McConnell wants the race to be about Obama who is unpopular in Kentucky while Grimes wants it to be about McConnell who after five-terms is hoping voters haven’t grown tired of him.
Grimes “would vote to make Harry Reid, who said coal makes us sick, the Majority Leader and (Reid) would proceed to enact the Obama agenda: higher taxes, more regulations and fewer coal miner jobs,” McConnell said.
He and Paul said they have offered legislation to protect coal jobs but Reid won’t allow votes on the bills.

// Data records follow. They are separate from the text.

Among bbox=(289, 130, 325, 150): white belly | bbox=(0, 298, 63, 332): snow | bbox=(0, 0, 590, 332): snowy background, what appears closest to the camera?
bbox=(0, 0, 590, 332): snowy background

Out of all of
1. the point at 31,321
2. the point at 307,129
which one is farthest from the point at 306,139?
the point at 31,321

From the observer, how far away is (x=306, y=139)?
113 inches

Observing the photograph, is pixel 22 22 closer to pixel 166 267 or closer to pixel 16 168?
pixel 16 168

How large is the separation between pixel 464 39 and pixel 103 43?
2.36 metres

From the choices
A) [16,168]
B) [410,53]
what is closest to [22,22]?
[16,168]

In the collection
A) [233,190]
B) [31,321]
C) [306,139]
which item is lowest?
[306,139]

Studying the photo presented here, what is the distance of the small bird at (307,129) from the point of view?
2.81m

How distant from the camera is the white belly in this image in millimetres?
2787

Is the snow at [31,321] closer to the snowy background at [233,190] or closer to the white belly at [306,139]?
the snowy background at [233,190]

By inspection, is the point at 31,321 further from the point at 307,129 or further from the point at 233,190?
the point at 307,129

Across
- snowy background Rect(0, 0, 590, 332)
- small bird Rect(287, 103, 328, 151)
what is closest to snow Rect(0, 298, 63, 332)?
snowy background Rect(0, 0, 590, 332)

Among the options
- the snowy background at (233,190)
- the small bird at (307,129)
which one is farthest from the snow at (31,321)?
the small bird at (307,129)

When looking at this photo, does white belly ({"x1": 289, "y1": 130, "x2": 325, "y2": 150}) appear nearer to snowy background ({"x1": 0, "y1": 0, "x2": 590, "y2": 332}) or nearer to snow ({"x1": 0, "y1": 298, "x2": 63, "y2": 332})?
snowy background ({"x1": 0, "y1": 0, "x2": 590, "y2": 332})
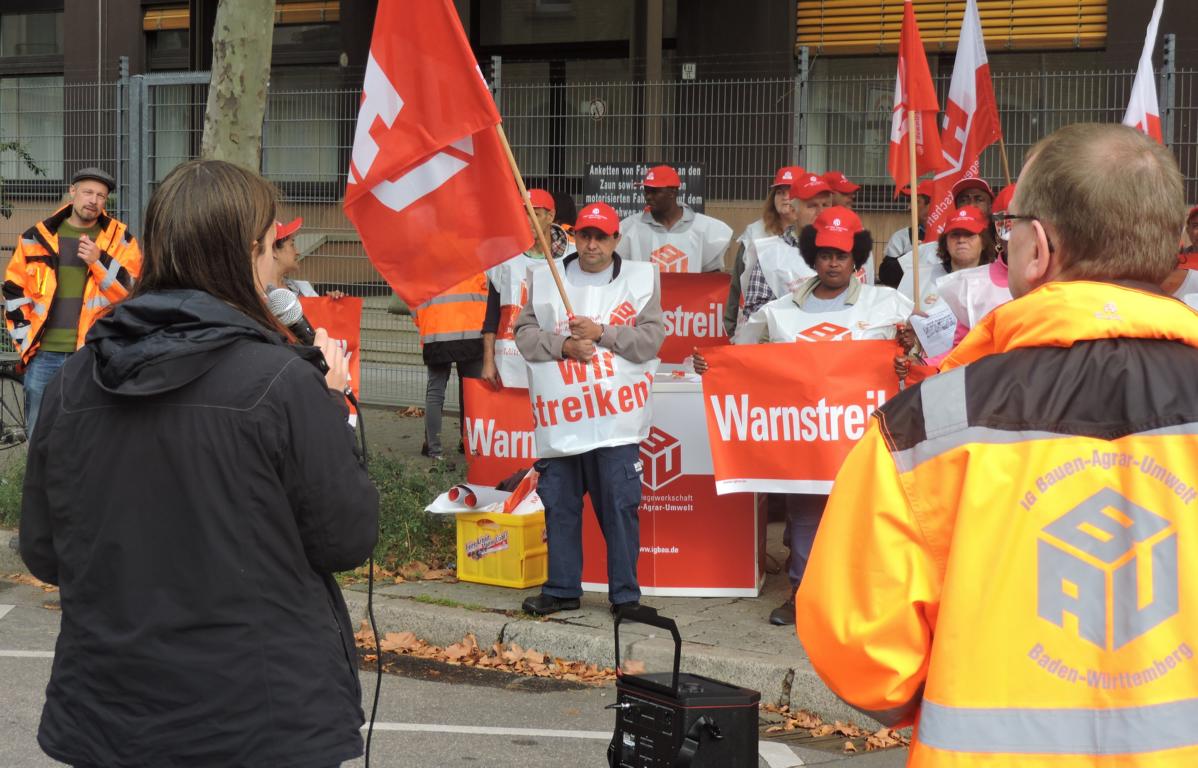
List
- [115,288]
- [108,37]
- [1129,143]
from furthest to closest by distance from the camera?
[108,37] → [115,288] → [1129,143]

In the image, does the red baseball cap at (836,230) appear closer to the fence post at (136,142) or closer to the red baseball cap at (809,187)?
the red baseball cap at (809,187)

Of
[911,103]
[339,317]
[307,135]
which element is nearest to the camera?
[911,103]

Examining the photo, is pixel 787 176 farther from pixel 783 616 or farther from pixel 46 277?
pixel 46 277

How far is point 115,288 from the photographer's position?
31.4 ft

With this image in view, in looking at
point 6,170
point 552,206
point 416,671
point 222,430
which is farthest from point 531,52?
point 222,430

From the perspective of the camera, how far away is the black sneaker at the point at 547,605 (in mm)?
7230

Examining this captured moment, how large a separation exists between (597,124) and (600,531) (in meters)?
6.38

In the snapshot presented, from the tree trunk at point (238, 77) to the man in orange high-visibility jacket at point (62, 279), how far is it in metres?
0.88

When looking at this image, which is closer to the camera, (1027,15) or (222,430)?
(222,430)

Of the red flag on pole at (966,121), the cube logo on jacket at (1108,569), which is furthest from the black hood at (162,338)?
the red flag on pole at (966,121)

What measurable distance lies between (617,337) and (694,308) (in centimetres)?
298

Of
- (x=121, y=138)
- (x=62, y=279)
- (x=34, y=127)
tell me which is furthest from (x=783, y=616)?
(x=34, y=127)

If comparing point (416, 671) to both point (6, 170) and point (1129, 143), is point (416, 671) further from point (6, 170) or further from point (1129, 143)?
point (6, 170)

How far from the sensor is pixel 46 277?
960 cm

McConnell offered the usual Republican remedies for employment, lower taxes and less regulation and repeal of the Affordable Care Act or Obamacare.
Grimes has made jobs a key plank in her platform (though she hasn’t explained how to pay for it) along with calling for an increase in the minimum wage, something McConnell has opposed, calling it a “job-killer.” Asked if he thought the minimum wage is unconstitutional, McConnell said, no, “it’s just not advisable in the current environment.” But McConnell may be subtly shifting on the issue, too.
“There may be times when a minimum wage increase may be appropriate,” McConnell said, but not during a “jobless recovery.”
He also called again for repeal of Obamacare, which he called “the worst piece of legislation in 50 years.” He was asked if he’d propose a way to continue coverage for the 415,000 Kentuckians who have signed up under the law.
McConnell said he would substitute the ability to purchase insurance across state lines; allow small business to form insurance purchasing pools; and would enact medical malpractice reform. He didn’t say what he’d do about the 415,000.
Then he was asked if he’d dismantle the health exchanges like Kentucky’s Kynect on which people can now purchase private insurance plans.
The law “is a huge mistake,” McConnell said. “You know, I think the people of this state are entitled to know how you feel about it. My opponent is trying to dodge that question.”
Pressed again on Kynect by the same reporter, McConnell responded: “I think that’s unconnected to my comments about the overall question.”
Grimes has repeatedly said she would like to change some aspects of the law such as a mandate on businesses but would not repeal it.
McConnell and Paul said they are pleased the federal Department of Drug Enforcement released a shipment of hemp seeds for Kentucky pilot projects. Republican Agriculture Commissioner James Comer and Paul made the legalization of industrial hemp a priority in last year’s General Assembly.
But Paul said McConnell’s role in inserting permission to plant pilot crops of the plant which is related to marijuana was key to the success of the effort.